Let me preface this post by saying I am by no means an expert, but I wanted to give you my two cents about what to look for when you're buying a fixer upper! Ryan and I spent a lot of time combing through real estate listings and trying to make the best decision when it came to buying our fixer upper of a house last April. These were the factors that I kept coming back to over and over again, and evaluated for each property we looked at.

Location (...Location, Location!)

Location of a fixer upper

If you have ever searched for a home (or met a realtor for that matter), I'm SURE you're familiar with location being THE most important factor when it comes to buying a home. You can change a lot of things about a house, but you sure as hell can't pick it up and move it, so you'd better be sure that you loveeee the location you choose! A few major location factors to consider are your commute to work, proximity to things you like to do or to where your friends live, and what area of town you actually like! 

School zone is also important for a couple of reasons. Obviously, if you have kids you don't want them going to a school that has terrible ratings. But even if you're offspring-free, if you choose a house within a bad school zone, it will make reselling tough. That was our biggest concern, since we have NO kid plans anytime soon. One of the areas close to the house we bought is great - but zoned for one of THE worst high schools in town. That was a deal breaker for us. By looking just a couple miles away from that area, we still stayed in the same general area that we loved, but were able to get into a much more desirable school zone. Win-win! 

Price per square foot (How Low Can You Go?)

Price per square foot

This little number may not matter to you quite as much if you have no plans of ever selling your home, but if you do then you'll probably live and die by it! Ideally, you want to aim for a price per square foot that is as LOW as possible, and definitely under what other homes in the area are selling for. As a little frame of reference, when we bought our house, others in the area were selling for roughly $120/square foot. Our house was $78/square foot. That is quite the difference, and allowed us room to put money into renovating the house and still feel confident that we could sell it for more than our investment. Again, you might not care about this number as much if your fixer upper will be your "forever home" (Ryan hates that term, haha) but if you're trying to flip your house or move EVER, it's a great number to pay attention to! 

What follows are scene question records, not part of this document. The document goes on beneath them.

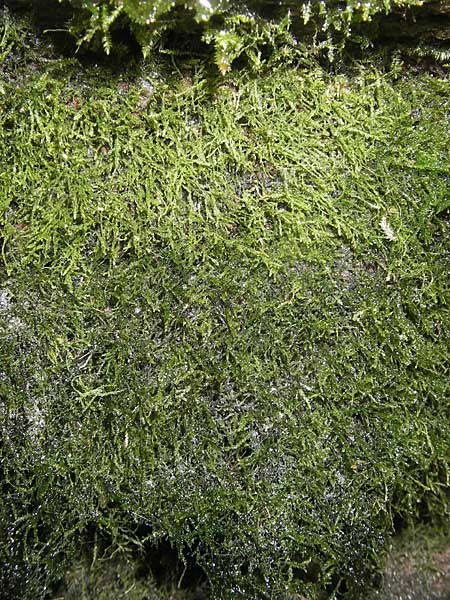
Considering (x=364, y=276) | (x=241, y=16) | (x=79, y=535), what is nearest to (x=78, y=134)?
(x=241, y=16)

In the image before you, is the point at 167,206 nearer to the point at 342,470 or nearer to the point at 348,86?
the point at 348,86

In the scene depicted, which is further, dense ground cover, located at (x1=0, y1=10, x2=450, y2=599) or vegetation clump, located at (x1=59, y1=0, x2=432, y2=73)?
dense ground cover, located at (x1=0, y1=10, x2=450, y2=599)

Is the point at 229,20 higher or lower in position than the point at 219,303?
higher

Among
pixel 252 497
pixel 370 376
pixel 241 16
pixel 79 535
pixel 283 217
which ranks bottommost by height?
pixel 79 535

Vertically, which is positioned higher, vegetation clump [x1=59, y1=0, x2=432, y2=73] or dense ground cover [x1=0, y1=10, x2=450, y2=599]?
vegetation clump [x1=59, y1=0, x2=432, y2=73]

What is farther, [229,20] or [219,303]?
[219,303]

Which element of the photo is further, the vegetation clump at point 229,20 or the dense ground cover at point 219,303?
the dense ground cover at point 219,303

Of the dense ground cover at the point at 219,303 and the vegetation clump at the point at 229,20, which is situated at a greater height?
the vegetation clump at the point at 229,20

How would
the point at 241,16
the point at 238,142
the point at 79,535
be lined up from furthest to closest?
the point at 79,535, the point at 238,142, the point at 241,16
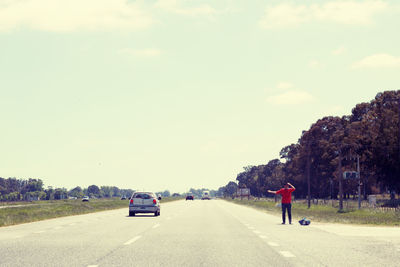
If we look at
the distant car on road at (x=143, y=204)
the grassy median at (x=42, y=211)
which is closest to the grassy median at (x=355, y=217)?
the distant car on road at (x=143, y=204)

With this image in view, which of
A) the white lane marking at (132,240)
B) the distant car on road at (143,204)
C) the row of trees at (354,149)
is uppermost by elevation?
the row of trees at (354,149)

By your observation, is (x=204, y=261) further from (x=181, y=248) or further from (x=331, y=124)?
(x=331, y=124)

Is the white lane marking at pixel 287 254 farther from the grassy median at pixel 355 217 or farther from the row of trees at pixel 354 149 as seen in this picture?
the row of trees at pixel 354 149

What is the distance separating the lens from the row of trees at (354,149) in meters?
54.1

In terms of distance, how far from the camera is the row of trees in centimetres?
5412


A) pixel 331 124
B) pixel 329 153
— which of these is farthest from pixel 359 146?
pixel 331 124

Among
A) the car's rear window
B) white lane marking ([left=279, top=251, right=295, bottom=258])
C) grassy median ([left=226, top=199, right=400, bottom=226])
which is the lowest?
white lane marking ([left=279, top=251, right=295, bottom=258])

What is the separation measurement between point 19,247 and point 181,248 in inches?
154

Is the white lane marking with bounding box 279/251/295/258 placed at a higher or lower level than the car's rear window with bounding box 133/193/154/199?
lower

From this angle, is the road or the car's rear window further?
the car's rear window

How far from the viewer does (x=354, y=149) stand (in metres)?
62.3

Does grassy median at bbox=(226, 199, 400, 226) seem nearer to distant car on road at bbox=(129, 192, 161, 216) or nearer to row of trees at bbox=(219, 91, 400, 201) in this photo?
distant car on road at bbox=(129, 192, 161, 216)

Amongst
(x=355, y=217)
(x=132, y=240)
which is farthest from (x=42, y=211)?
(x=132, y=240)

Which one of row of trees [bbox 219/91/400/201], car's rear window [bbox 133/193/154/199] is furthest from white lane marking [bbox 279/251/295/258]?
row of trees [bbox 219/91/400/201]
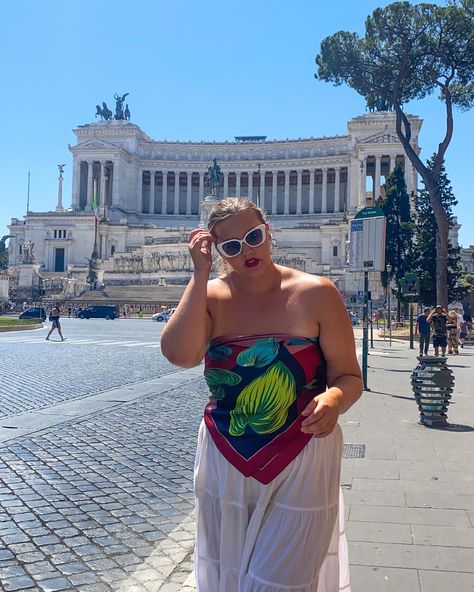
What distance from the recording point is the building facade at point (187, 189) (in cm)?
6500

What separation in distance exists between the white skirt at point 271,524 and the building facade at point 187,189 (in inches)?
2224

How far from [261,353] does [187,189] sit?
3073 inches

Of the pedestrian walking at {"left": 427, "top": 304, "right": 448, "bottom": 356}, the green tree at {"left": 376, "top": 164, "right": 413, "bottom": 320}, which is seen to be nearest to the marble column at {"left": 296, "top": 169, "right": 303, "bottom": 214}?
the green tree at {"left": 376, "top": 164, "right": 413, "bottom": 320}

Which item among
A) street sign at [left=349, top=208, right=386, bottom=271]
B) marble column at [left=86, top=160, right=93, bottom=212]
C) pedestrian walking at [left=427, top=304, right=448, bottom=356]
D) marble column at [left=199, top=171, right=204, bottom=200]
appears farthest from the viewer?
marble column at [left=199, top=171, right=204, bottom=200]

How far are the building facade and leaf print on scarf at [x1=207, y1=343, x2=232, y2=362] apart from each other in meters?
56.4

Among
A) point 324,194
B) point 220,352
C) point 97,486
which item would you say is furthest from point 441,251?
point 324,194

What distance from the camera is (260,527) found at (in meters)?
2.12

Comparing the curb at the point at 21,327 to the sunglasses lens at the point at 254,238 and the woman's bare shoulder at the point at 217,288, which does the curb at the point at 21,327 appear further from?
the sunglasses lens at the point at 254,238

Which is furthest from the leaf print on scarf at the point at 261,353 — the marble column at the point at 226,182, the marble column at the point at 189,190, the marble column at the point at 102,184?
the marble column at the point at 189,190

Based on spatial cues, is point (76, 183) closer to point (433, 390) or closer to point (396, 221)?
point (396, 221)

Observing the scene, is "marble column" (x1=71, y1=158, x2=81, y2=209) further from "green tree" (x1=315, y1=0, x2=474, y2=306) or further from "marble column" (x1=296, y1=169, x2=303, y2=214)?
"green tree" (x1=315, y1=0, x2=474, y2=306)

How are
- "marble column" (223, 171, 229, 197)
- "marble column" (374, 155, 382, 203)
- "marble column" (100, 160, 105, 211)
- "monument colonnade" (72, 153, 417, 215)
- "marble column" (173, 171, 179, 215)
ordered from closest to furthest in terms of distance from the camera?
"marble column" (374, 155, 382, 203), "monument colonnade" (72, 153, 417, 215), "marble column" (100, 160, 105, 211), "marble column" (223, 171, 229, 197), "marble column" (173, 171, 179, 215)

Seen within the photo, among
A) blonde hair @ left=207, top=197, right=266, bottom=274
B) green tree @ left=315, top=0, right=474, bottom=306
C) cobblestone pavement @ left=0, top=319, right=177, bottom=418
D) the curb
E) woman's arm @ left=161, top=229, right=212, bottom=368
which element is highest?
green tree @ left=315, top=0, right=474, bottom=306

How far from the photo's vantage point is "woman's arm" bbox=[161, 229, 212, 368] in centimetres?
230
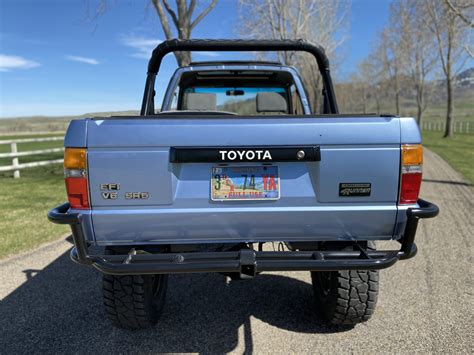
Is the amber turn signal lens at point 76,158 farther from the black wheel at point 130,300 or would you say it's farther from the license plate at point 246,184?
the black wheel at point 130,300

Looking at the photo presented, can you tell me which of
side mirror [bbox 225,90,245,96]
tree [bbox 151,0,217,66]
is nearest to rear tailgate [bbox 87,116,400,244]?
side mirror [bbox 225,90,245,96]

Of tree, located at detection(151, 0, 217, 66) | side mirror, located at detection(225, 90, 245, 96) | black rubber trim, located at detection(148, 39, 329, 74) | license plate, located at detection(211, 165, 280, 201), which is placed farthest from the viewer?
tree, located at detection(151, 0, 217, 66)

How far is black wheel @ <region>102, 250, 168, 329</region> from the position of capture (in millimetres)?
2621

Potential (Within a Strict Renovation Budget) 

Yep, that was indeed our kitchen! All the praise hands that it no longer looks ANYTHING like that! ;) 

Yep, that was indeed our kitchen! All the praise hands that it no longer looks ANYTHING like that! ;) 

Ah, potential. That little thing you need to see in your fixer upper to make all of the work and headaches worth it. Let me tell you a little story. In almost every house we looked at, I saw potential. Behind the forest green carpets, pink walls, and vinyl countertops, I just knew every house we laid eyes on could be an amazing home with some TLC. Here's the thing - the dollar amount of TLC that these homes required varied greatly. There was a house we saw early on that was in the cutest neighborhood, and something about it really spoke to me when we walked in. Maybe it was the bathroom directly in the entryway, or the completely chopped up floor plan, or the Master bedroom that was too small to even fit our bed. Do you see where I'm going here? Although that house did indeed have potential... it was more like potential-that-will-take-$100K-to-unveil. We had a very specific renovation budget in mind when we started house hunting, and trust me, it sure wasn't $100K.

I guess the point I'm trying to make is - it's great to see the potential in houses that you look at (I mean, if you couldn't you wouldn't be searching for a fixer upper!), but be realistic about the amount of work and cold hard cash it'll take for that potential to become reality. 

I hope this gave you a little insight for the next time you're on the hunt for a fixer upper of a home. I'd love to hear what made you pull the trigger on your latest fixer upper, or what factors YOU deem most important!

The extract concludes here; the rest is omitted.